Safe to say, this wasn’t how I planned to spend my 24th year of life. The rug was yanked out from under me so quickly. I didn’t see it coming. Days, weeks, and months later, I still tried to
find my footing. I’d put one shaky step out before the other, aiming to stay steady. But one little emotional setback or another document for a name change and I lost my footing again,
stumbling down, down, down.
How did I get here? How is this my life?
The one consistent thing about life, the one thing that we can count on, is that life never goes as planned. Something unexpected happens, no matter how much we track our calendar or how detailed
we make our goals.
What I never made room for in my mapped-out life was falling in love and getting married right after college. Much less did I take into consideration planning for the surprise fall-out of the marriage. The plot twist left me alone, starting over, uprooting everything I had grown with that person over the last handful of years. All of the hopes and dreams and goals that I thought we shared. Instead, I was frantically packing a suitcase, trying to simply figure out the next 24 hours. Life, party of one, please!

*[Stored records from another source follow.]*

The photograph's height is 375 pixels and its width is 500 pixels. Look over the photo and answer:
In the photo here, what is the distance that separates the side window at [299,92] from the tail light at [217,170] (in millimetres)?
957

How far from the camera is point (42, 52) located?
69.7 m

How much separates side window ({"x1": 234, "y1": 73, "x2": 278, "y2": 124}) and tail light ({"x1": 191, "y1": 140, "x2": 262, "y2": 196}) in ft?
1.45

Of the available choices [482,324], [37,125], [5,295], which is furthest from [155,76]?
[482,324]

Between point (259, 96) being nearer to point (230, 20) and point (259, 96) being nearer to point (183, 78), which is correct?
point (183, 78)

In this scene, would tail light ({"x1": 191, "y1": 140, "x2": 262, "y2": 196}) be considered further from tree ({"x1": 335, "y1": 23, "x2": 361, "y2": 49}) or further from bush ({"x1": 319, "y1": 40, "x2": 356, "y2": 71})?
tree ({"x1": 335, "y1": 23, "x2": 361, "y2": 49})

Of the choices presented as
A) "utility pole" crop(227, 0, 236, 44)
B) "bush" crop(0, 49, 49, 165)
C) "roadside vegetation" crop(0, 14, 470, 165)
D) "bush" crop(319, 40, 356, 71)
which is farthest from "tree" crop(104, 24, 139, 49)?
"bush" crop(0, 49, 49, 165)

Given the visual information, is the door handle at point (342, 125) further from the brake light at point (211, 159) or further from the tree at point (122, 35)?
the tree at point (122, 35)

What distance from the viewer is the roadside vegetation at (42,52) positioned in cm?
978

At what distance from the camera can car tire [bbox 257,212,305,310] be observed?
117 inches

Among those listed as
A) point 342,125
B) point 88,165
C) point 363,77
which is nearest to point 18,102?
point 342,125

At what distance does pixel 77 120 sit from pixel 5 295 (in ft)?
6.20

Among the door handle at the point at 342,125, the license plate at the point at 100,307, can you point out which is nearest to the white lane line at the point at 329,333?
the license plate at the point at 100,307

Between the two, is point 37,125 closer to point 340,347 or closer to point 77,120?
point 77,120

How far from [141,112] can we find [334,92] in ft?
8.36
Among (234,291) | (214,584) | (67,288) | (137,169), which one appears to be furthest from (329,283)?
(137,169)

I’ve never been in a car wreck, but I imagine the instant collision impact like I did when my then spouse decided to tell me over my tears that they weren’t happy with me. I didn’t make them feel loved. They were just done.

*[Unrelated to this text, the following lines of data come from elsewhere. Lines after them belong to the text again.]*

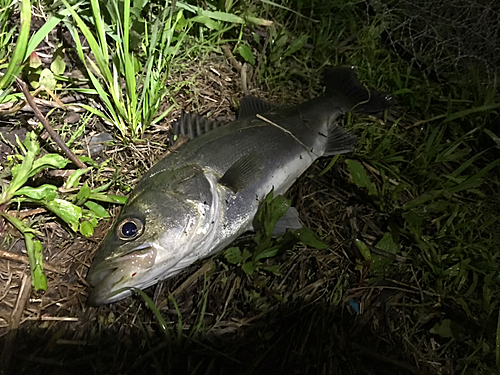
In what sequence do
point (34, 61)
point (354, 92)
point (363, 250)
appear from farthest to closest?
point (354, 92) → point (34, 61) → point (363, 250)

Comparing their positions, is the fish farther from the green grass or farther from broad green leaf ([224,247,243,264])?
the green grass

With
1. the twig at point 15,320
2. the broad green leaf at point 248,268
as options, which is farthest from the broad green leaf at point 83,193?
the broad green leaf at point 248,268

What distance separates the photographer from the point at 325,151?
2.91 m

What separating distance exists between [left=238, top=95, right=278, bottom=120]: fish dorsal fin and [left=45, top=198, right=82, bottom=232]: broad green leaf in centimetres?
138

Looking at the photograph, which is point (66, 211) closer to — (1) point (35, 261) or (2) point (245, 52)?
(1) point (35, 261)

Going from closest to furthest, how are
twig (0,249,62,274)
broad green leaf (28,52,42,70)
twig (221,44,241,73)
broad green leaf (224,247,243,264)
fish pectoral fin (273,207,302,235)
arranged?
twig (0,249,62,274) < broad green leaf (224,247,243,264) < fish pectoral fin (273,207,302,235) < broad green leaf (28,52,42,70) < twig (221,44,241,73)

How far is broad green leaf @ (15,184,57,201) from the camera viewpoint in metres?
2.27

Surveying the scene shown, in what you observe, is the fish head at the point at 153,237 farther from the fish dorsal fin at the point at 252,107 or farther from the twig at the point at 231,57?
the twig at the point at 231,57

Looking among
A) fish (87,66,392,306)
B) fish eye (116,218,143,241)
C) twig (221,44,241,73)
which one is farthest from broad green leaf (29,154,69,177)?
twig (221,44,241,73)

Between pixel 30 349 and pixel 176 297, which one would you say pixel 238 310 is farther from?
pixel 30 349

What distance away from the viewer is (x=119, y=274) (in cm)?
198

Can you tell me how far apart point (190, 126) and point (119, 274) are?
1218 mm

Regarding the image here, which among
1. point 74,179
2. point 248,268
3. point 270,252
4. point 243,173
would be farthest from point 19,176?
point 270,252

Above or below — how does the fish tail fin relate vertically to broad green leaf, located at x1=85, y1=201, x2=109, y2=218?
above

A blur consumed my vision over the days and weeks that followed. Crippling pain hindered
my ability to climb out of bed some mornings. Each day waking up to walk myself through the
events that had gotten me here.
As much as this giant shift was out of left field, it was more unexpected that I would find myself moving back home at 24 years old, being served divorce papers at the front door of my childhood home.

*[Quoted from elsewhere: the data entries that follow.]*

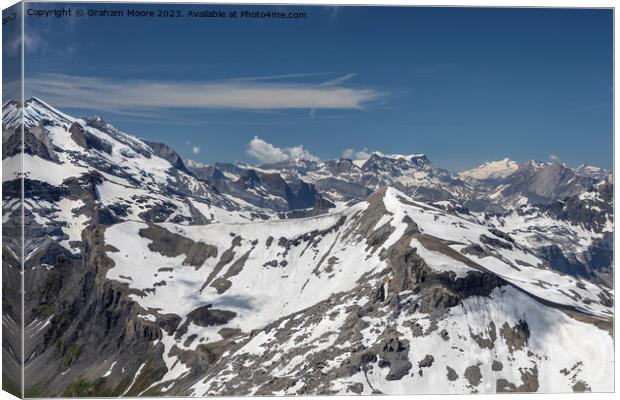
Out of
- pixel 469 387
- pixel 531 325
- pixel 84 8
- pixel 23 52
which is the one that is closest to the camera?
pixel 23 52

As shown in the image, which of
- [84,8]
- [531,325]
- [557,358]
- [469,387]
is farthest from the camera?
[531,325]

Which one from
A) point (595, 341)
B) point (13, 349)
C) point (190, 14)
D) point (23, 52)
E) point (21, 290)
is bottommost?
point (595, 341)

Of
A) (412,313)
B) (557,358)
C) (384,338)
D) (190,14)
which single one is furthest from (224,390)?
(190,14)

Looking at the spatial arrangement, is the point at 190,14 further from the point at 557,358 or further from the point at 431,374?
the point at 557,358

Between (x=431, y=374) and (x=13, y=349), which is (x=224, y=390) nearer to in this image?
(x=431, y=374)

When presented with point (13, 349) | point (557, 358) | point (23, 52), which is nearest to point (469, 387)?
point (557, 358)

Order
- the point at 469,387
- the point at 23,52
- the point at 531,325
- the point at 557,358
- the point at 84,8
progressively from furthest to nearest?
1. the point at 531,325
2. the point at 557,358
3. the point at 469,387
4. the point at 84,8
5. the point at 23,52

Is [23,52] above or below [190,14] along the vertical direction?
below

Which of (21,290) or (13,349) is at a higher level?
(21,290)

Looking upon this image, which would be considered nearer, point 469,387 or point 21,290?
point 21,290
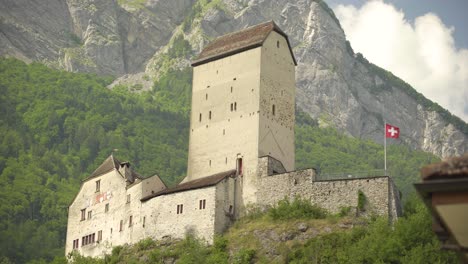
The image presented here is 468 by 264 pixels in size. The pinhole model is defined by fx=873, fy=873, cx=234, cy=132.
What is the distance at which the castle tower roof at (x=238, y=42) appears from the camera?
7162 centimetres

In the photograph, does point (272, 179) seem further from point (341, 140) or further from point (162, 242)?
point (341, 140)

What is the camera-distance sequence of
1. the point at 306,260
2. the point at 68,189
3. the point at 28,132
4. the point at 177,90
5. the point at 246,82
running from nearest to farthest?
the point at 306,260, the point at 246,82, the point at 68,189, the point at 28,132, the point at 177,90

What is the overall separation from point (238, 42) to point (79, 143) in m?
83.6

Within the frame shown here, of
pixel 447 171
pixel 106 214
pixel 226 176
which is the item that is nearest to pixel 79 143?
pixel 106 214

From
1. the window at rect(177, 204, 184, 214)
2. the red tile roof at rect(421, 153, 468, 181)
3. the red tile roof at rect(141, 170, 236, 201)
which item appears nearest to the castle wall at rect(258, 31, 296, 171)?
the red tile roof at rect(141, 170, 236, 201)

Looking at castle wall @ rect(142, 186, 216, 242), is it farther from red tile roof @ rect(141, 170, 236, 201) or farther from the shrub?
the shrub

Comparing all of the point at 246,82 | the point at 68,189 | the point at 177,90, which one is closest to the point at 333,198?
the point at 246,82

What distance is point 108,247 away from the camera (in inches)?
2790

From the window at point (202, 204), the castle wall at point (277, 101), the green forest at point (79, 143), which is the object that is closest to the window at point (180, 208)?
the window at point (202, 204)

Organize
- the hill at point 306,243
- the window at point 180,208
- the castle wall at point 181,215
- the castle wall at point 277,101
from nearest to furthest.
Answer: the hill at point 306,243 → the castle wall at point 181,215 → the window at point 180,208 → the castle wall at point 277,101

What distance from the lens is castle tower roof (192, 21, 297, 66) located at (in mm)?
71625

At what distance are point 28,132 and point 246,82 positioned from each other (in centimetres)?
8882

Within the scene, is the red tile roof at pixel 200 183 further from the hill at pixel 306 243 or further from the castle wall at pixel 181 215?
the hill at pixel 306 243

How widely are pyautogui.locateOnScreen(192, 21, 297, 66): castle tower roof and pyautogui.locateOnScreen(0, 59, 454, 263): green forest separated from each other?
1614 inches
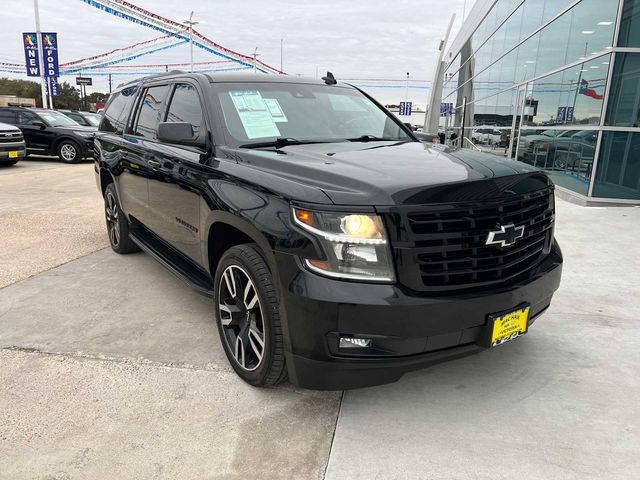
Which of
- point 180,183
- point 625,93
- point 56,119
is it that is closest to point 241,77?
point 180,183

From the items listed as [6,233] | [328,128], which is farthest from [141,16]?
[328,128]

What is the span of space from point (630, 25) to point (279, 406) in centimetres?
877

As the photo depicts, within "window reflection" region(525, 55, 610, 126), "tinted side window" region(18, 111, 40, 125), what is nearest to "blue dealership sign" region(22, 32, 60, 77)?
"tinted side window" region(18, 111, 40, 125)

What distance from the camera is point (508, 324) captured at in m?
2.53

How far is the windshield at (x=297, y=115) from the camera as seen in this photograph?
132 inches

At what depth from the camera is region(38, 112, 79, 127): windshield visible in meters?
15.8

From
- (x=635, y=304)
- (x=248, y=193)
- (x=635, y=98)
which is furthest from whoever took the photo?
(x=635, y=98)

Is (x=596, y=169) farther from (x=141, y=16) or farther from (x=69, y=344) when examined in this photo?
(x=141, y=16)

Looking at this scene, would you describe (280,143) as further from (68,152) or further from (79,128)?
(79,128)

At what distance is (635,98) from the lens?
27.0 feet

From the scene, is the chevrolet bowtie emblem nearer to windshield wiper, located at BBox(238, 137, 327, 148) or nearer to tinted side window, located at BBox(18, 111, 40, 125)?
windshield wiper, located at BBox(238, 137, 327, 148)

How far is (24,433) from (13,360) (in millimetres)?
874

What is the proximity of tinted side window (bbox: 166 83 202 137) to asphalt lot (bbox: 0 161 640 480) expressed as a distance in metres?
1.48

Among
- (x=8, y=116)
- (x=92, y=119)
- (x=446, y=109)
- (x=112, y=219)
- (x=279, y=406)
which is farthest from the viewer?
(x=446, y=109)
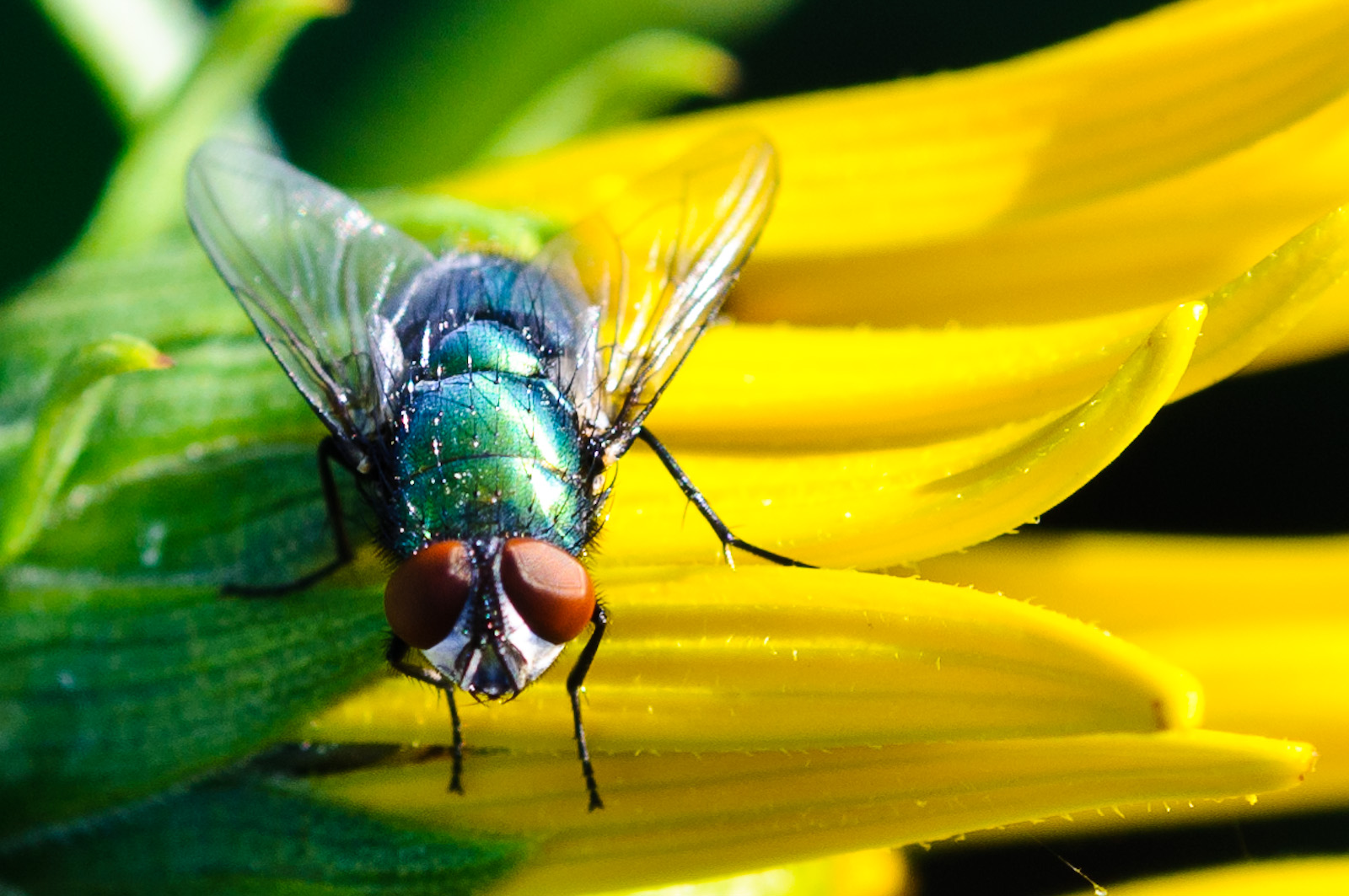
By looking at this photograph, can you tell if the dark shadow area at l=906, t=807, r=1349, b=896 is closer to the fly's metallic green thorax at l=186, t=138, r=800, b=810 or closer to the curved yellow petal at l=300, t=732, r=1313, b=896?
the curved yellow petal at l=300, t=732, r=1313, b=896

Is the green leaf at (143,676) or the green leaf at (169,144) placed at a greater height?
the green leaf at (169,144)

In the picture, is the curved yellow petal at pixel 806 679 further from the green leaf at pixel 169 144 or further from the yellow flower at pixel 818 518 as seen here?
the green leaf at pixel 169 144

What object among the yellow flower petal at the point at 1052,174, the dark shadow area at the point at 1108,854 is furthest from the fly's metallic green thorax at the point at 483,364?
the dark shadow area at the point at 1108,854

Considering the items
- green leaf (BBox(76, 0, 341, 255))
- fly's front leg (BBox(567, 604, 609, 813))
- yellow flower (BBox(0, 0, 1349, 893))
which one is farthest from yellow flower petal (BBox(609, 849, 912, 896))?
green leaf (BBox(76, 0, 341, 255))

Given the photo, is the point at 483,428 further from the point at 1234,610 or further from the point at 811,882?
the point at 1234,610

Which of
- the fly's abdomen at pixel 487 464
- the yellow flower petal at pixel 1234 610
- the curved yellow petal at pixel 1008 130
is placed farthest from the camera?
the yellow flower petal at pixel 1234 610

Surrounded by family, both physically and emotionally, I struggled to climb out of the well
of loneliness into which I was falling. The well went deeper and deeper every day for weeks until I didn’t recognize the personal falling anymore.
Nobody tells you how to reroute your life. How do you start over when the forever you planned
is flipped upside down?
Healing isn’t linear. I learned that fast. You grieve the past, present, and future. And often,
you don’t grieve in that order. It shows up in waves that threaten to drown until you fight through it. It also shows up subtly like a song on the radio, a date on a calendar, or a white dress in your closet as a reminder of past life, a different you. A you that existed before your edges became sharp, blocked off and trauma-whittled to the bone.
For me, it came in the form of divorce papers. It came by moving back to my parent’s home and then out of my parent’s home and on my own for the first time. It came falling asleep next to my dog each night, clutching him as I cried myself to sleep. It came in the removal of my wedding ring and the sorting through of both physical and emotional memories. I was unzipping the garment bag in my closet and feeling the lace of my wedding gown in my hands.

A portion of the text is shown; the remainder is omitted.